Dad struck by lightning carrying his two kids on school sports day reveals ‘miracle’ recovery
Last Update: June 20, 2018 at 12:08 pm
SOURCE: Mirror.co.uk
March 12, 2017
Dad Geordie Allen said: “One doctor told me, ‘That’s you done, you’re bedridden for life.’ And now they say I’ll walk again. It’s a miracle really.”
Hooked up to machines in his hospital bed, a dazed Geordie Allen would ask his wife every day what had happened to him.
And for a month Sharon, 34, had to repeatedly explain that he and two of his children were almost burnt alive in an instant – by one of Britain’s worst lightning accidents.
Their dad’s brain was traumatised and he had no recollection of the three-million-to-one accident that nearly cost Sharon her loved ones.
And each morning she found that he had forgotten yet again.
Geordie, 37, was in the playground on school sports day with Geordie Jnr, five, and seven-year-old Georgha when they were hit by a bolt.

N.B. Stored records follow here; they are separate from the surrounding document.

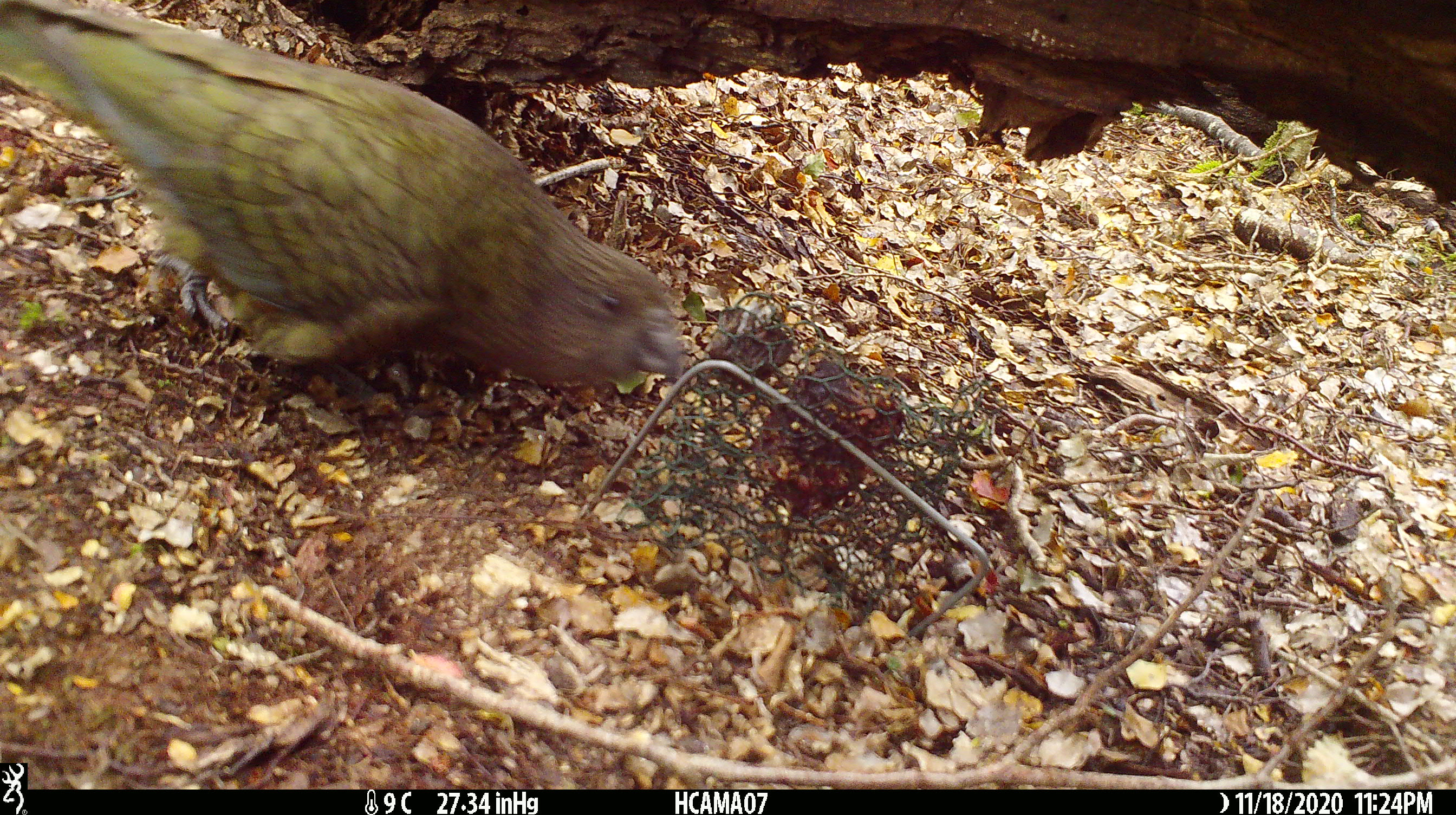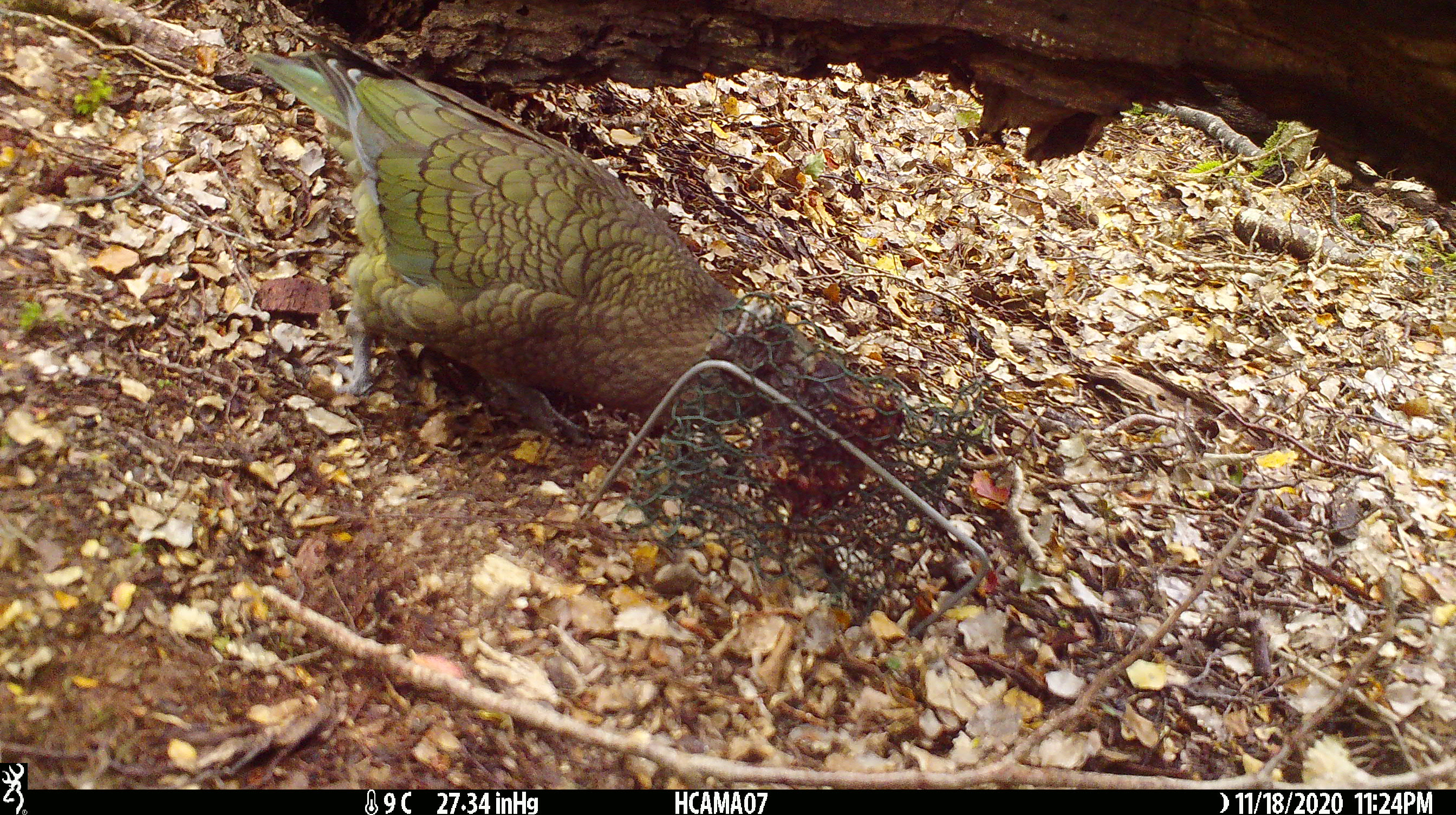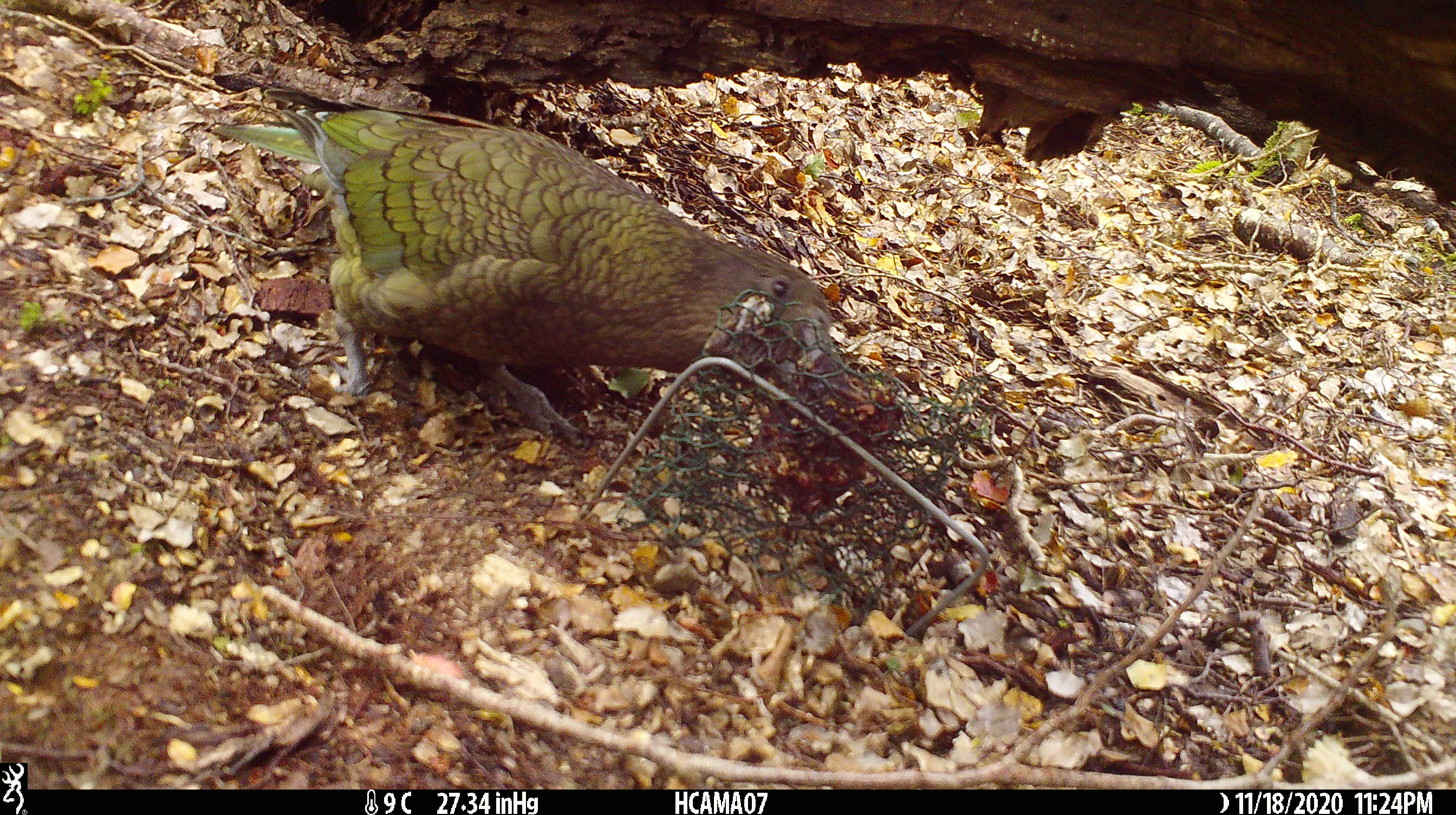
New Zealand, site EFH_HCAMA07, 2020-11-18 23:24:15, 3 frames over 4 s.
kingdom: Animalia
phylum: Chordata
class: Aves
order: Psittaciformes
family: Strigopidae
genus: Nestor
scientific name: Nestor notabilis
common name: kea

For a fraction of a second it was five times hotter than the sun.
His boy was thrown out of his arms and hurled across the playground, his daughter’s clothes were burnt into her skin and his own heart stopped for 55 minutes.
The dad-of-six was in a coma for four weeks – then spent the next five months in hospital, strapped up to monitors and unable to walk.
Sharon told the Sunday People : “We had to keep breaking the news to him every day that he had been hit by lightning because he kept forgetting.”
But incredibly Geordie is finally back home with his family and on his way to making a full recovery.
Speaking for the first time about the ordeal, Geordie said: “One doctor told me, ‘That’s you done, you’re bedridden for life.’
“And now they say I’ll walk again. It’s a miracle really.
“The doctors had never seen anything like it so it was impossible for them to know how I would recover or if I ever could.”
Last June Geordie, a recycling processor from Lisburn, Co. Antrim, in Northern Ireland, was carrying Geordie Jnr and holding Georgha’s hand at the end of sports day when a thunderstorm started.
Suddenly they were hit by a lightning bolt which could have measured up to one billion volts.
Geordie Jnr was thrown from his father’s arms in the playground to the nearby football pitch while Georgha suffered burns on her arms.
She watched horrified as her dad lay on the ground, his heart stopped.
Vice-principal Ashleigh Mulligan and other teachers used Killowen Primary School’s defibrillator to deliver much smaller electric shocks to try to restart the dad’s heart.
Sharon, who got a phone call, said: “I rushed there and it was like a war scene. The rain was still lashing down and there was lightning flashing, thunder still roaring.
“All the kids were screaming in the playground. When we did find Geordie Jnr he had been blasted on to the nearby football pitch because of the impact of the bolt.
“He was given CPR but then went into a seizure in the ambulance. It was like being in a nightmare.”
Geordie Jnr was rushed to the specialist children’s unit at Royal Belfast Hospital along with Georgha.
The girl’s raincoat had melted into her skin. Their father, who was taken in the next ambulance to Lagan Valley Hospital, suffered multiple organ failure and severe burns.
He needed four operations that day. The children returned home after a few days but their dad was transferred to a specialist care unit at Ulster Hospital.
It would be a month before he woke from his coma.
Sharon said: “The doctors told me for the first five nights, ‘There is no way he will survive.’
“The lightning shut off everything in his body. But Geordie has made up the rules himself.
“It went from being told he was going to die, to being told he won’t move his fingers again, to being told he won’t walk again. But he has proven them wrong every step of the way.”
Geordie was finally allowed home just before Christmas thanks to the local community group Ballymacash Cultural Awareness Project raising £5,000 to help out.
The money went towards adding mobility aids in several rooms in their semi-detached house. Now his memory is gradually improving although he has no recollection of the accident.
He’s been back in his local gym doing light weights to build up his strength and he might be able to walk without any help by summer.